▸ Supplied passage
☆ ☆ ☆ ☆ ☆ ☆ ☆

Pundits tout "tax and spend" as the way the federal government operates, but the government makes the dollars, so it must spend first, then retrieve some dollars in taxes, otherwise the population wouldn't have dollars with which to pay taxes.
What do we call the dollars not retrieved in taxes? Answer #1: The dollar financial assets of the population. Answer #2: National 'debt.' Both answers refer to exactly the same thing.
Similarly, your bank account is your asset, but to the bank, it's a debt. Fighting for national 'debt' reduction is equivalent to demanding your bank reduce its debt to you--in other words, make your account smaller. It's hardly sensible, but it does serve to deceive the population.
How many times have you heard that national debt is a problem? A burden for future generations? Ask yourself: Is my bank account a problem?
When governments practice austerity, savings shrink and economic instability grows. usterity is absurd, unnecessary and only serves to immiserate people.
So the austerity excuse for not spending without raising taxes is illegitimate. Remember, government must spend first, without any revenue constraint. The federal government is the only fiscally unconstrained player in the economy.
Congress required our central bank, the Federal Reserve ("the Fed") to publish an audit of its distributions after Lehman's bankruptcy. The Fed created $16 - $29 trillion in credit to prop up the banks whose Ponzi capitalism caused the collapse now called the Global Financial Crisis (GFC). Before and after the GFC, there was no tax rise, and no surge of inflation.
So we're not running out of money, and the coronavirus stimulus checks confirm that. We will run out of dollars when the Bureau of Weights and measures runs out of inches--never.
Furthermore, inflation does not stem from "printing" too much money, it's typically caused by a shortage of goods. In Zimbabwe, the Rhodesian farmers left, and a shortage of food initiated the hyperinflation, not money printing.

☆ ☆ ☆ ☆ ☆ ☆ ☆

▸ Supplied information

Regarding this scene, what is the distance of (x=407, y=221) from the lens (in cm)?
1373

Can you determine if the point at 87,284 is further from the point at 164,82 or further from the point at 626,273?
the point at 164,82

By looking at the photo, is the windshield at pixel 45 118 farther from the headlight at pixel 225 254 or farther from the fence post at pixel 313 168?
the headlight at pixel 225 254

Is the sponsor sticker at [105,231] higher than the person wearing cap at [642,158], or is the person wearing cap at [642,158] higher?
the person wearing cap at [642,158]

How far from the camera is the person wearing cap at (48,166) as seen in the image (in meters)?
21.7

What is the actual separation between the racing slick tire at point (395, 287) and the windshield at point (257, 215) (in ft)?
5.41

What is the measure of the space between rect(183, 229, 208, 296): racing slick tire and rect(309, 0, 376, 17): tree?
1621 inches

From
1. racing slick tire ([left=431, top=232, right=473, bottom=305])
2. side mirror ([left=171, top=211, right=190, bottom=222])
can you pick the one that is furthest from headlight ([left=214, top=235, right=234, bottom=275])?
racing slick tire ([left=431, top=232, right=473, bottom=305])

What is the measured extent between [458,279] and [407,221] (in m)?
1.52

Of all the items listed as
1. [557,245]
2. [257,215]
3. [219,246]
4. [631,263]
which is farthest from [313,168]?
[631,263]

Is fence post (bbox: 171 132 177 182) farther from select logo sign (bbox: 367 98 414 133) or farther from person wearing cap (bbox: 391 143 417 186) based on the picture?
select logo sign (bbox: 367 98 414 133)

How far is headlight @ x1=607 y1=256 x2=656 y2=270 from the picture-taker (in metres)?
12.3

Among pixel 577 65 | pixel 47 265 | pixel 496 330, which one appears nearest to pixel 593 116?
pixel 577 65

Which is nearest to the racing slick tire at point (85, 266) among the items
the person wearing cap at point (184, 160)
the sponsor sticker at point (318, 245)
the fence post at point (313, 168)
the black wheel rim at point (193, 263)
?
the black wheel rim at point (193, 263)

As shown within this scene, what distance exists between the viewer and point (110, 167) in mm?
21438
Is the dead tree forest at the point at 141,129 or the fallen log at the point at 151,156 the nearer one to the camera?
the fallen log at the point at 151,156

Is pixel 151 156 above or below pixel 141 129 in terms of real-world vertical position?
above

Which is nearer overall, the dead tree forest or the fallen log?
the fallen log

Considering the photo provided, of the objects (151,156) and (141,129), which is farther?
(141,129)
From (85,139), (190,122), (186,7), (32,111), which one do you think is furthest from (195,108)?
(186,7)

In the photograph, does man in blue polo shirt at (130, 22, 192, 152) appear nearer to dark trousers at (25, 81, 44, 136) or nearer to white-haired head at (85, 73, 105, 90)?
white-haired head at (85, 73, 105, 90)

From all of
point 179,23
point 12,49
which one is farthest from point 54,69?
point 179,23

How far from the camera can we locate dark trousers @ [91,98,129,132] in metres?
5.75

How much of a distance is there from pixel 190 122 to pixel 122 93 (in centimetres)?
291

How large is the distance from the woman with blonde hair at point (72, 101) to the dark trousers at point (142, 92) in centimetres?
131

☆ ☆ ☆ ☆ ☆ ☆ ☆

▸ Actions to take
a. Name every organization the passage on national debt refers to by a proper name.
b. Pick up the passage on national debt after its final sentence and keep writing it.

▸ Written answers
a. Congress, the Federal Reserve, Lehman, the Bureau of Weights and measures

b.
These observations are difficult for many people to accept. People are used to household economics, and "tax & spend" aligns with that exactly. The trouble now is that we need to mobilize society's resources to address significant problems, like a pandemic and the impending climate catastrophe.
Yet orthodox economics continues to promote the austerity narrative with theories like "crowding out," which assumes the economy is a zero-sum game and resources are completely consumed, so when government employs additional resources with its spending, it must do so at the expense of the private sector. Yet, according to the Fed, the U.S. economy is at less than 75% of its current capacity. A more realistic economics would conclude that government spending would employ idle resources, not "crowd out" private use.
History demonstrates this conclusion is realistic, too. GDP growth rates increased dramatically when the government spent for the New Deal and for the big public works project we call "World War II." One could conclude the additional GDP growth was a result of bringing under-employed resources online. During World War II, government employed 50% of the economy. For the Green New Deal, it would only have to employ 5%, yet the austerity narrative discourages even that modest spending.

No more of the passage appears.